▶ [Énoncé 1]:
Reproduisez, dans le texte sur le seuil de testostérone en athlétisme, tout ce qui va de « Son cas a conduit » jusqu'à « au 1 000 m. ».
▶ [Énoncé 2]:
D'après le texte sur le seuil de testostérone en athlétisme, quel seuil World Athletics a-t-elle fixé pour les athlètes concourant dans la catégorie féminine ?
▶ [Énoncé 3]:
Poursuivez le texte sur le seuil de testostérone en athlétisme à la suite de sa dernière phrase.

▶ [Bloc de texte]:

Son cas a conduit World Athletics (ex-Association internationale des fédérations d’athlétisme, IAAF) à fixer un seuil de testostérone de 10 nanomoles par litre de sang pour les athlètes concourant dans la catégorie féminine. En 2018, l’IAAF avait également édicté un règlement qui obligeait les athlètes concernées à suivre un traitement destiné à faire baisser leur taux de testostérone pour êtres admises à concourir dans les catégories allant du 400 m au 1 000 m.

Ne l’acceptant pas, la Sud-Africaine a aussitôt saisi la justice et obtenu la suspension dudit règlement, qui avait été élaboré sur la base d’une étude scientifique contestée, le Tribunal arbitral du sport arguant de « la difficulté de prouver un véritable avantage chez les athlètes hyperandrogéniques sur les distances du 1 500 m et du 1 000 m ».

Enregistrements sources
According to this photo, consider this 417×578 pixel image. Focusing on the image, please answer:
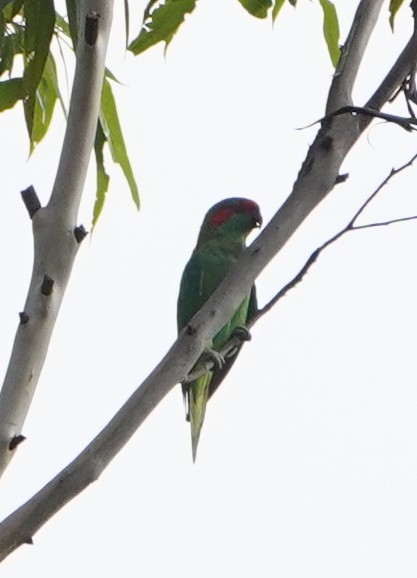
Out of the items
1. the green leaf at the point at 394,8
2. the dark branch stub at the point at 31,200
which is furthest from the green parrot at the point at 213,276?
the dark branch stub at the point at 31,200

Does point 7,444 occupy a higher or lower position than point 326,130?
lower

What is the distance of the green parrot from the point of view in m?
3.85

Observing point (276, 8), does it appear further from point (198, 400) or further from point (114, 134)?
point (198, 400)

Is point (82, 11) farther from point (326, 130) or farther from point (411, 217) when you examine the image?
point (411, 217)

▶ [Résultat 1]:
Son cas a conduit World Athletics (ex-Association internationale des fédérations d’athlétisme, IAAF) à fixer un seuil de testostérone de 10 nanomoles par litre de sang pour les athlètes concourant dans la catégorie féminine. En 2018, l’IAAF avait également édicté un règlement qui obligeait les athlètes concernées à suivre un traitement destiné à faire baisser leur taux de testostérone pour êtres admises à concourir dans les catégories allant du 400 m au 1 000 m.

▶ [Résultat 2]:
10 nanomoles par litre de sang.

▶ [Résultat 3]:
À ce jour, il n’y a pas de vérité définitive sur le sujet. Francine Niyonsaba (Burundi), Margaret Wambui (Kenya) ou encore Dutee Chand (Inde) se vivent en victimes du délit de sale gueule. Au lieu de mettre la poussière sous le tapis, la Fifa gagnerait à tirer au clair l’affaire Clara Cletus Luvanga et, ensuite, à sortir les footballeuses hyperandrogènes de la zone de non-droit où elle les confine.